=== EXTRAIT DU TEXTE ===

En une vingtaine d’ouvrages, l’historienne Jacqueline Lalouette propose une vaste fresque érudite et passionnante de ce qui constitue les Français en une République laïque. Leurs thèmes sont la libre pensée, l’anticléricalisme, la séparation des Eglises et de l’Etat, les lieux de culte, les jours de fête, Jean Jaurès… et son maître Maurice Agulhon. Elle travaille sur les statues avec un beau livre « Un peuple de statues. La célébration sculptée des grands hommes (1801-2018) » publié chez Mare et Martin, et une analyse des polémiques récentes « Les statues de la discorde » publié par Passés/Composés.

===

OBJECTIFS.
A. Filtrez les enregistrements pour n'en garder que chaque ligne qui contient la chaîne « steel », en tenant compte de la casse.
B. Reprenez le texte sur les travaux de Jacqueline Lalouette en le prolongeant à partir de sa dernière phrase.
Le texte n'a aucun lien avec les enregistrements.

=== ENREGISTREMENTS FOURNIS ===

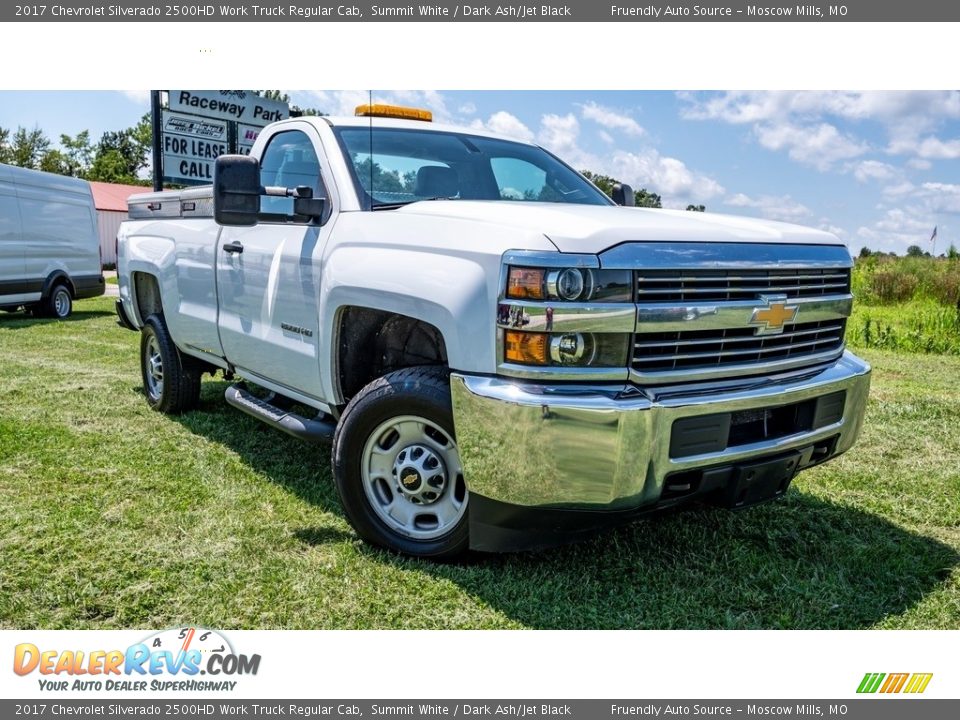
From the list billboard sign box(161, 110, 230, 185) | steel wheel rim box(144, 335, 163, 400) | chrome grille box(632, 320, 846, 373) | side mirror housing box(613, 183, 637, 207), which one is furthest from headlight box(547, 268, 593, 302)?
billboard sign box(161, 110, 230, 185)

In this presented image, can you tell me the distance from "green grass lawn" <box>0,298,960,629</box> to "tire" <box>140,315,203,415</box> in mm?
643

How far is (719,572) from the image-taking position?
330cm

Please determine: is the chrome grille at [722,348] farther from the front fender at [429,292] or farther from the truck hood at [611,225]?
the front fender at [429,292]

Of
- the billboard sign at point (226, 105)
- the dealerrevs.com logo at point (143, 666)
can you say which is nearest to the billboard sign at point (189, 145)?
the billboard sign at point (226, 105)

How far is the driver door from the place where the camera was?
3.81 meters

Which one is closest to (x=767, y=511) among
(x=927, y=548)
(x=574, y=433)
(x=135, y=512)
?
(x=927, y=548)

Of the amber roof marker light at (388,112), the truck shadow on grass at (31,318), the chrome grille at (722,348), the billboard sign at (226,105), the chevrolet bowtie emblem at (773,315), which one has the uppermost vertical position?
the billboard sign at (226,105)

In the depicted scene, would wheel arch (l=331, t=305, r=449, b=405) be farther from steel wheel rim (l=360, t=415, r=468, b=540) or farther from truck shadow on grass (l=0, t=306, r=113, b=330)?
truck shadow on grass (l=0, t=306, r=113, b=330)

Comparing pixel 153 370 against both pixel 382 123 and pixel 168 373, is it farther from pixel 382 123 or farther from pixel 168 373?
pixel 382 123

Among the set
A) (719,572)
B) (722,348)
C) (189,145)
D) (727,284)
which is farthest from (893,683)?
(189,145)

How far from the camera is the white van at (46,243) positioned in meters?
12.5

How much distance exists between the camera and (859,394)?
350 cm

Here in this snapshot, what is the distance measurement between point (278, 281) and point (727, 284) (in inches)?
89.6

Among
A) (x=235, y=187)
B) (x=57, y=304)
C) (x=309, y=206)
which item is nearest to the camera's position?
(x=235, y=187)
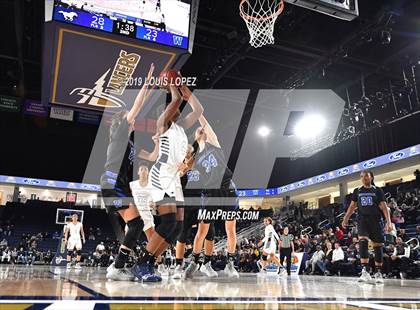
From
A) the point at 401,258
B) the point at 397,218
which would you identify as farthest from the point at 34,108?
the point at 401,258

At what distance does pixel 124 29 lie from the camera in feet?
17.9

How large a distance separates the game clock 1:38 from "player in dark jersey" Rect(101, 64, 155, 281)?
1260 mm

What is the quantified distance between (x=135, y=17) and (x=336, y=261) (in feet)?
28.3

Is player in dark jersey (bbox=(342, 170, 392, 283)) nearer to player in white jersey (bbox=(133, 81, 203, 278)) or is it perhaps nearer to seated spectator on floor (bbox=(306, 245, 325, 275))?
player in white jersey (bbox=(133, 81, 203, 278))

===

RÉPONSES À L'EXERCICE.
A.
From the list billboard sign box(161, 110, 230, 185) | steel wheel rim box(144, 335, 163, 400) | chrome grille box(632, 320, 846, 373) | side mirror housing box(613, 183, 637, 207), which one is furthest from headlight box(547, 268, 593, 302)?
In the depicted scene, would wheel arch (l=331, t=305, r=449, b=405) be farther from steel wheel rim (l=360, t=415, r=468, b=540) or farther from truck shadow on grass (l=0, t=306, r=113, b=330)?

B.
Le titre de son dernier livre « L’identité républicaine de la France. Une expression. Une mémoire. Des principes » (Fayard Histoire) situe bien son ambition. Jacqueline Lalouette a entrepris de scruter notre identité politique et culturelle. Elle analyse d’abord les termes, les expressions, utilisées autrefois pour parler des identités collectives : l’âme, le génie, l’esprit des peuples. Michelet évoque ainsi le pays dans son Histoire de la France : « Le premier je la vis comme une âme et une personne ». Voltaire use du second terme dans son Dictionnaire philosophique : « On appelle génie d’une nation le caractère, les mœurs, les talents principaux, les vices mêmes qui distinguent un peuple d’un autre ». Et Léon Bourgeois, dans un discours prononcé en 1900, souligne : « Voilà ce qu’est l’esprit national ; voilà celui que nous revendiquons pour le nôtre ». Cet esprit national étant celui du patriotisme républicain, qui veut rassembler dans l’égalité, à l’opposé de la dérive nationaliste, qui divise par xénophobie.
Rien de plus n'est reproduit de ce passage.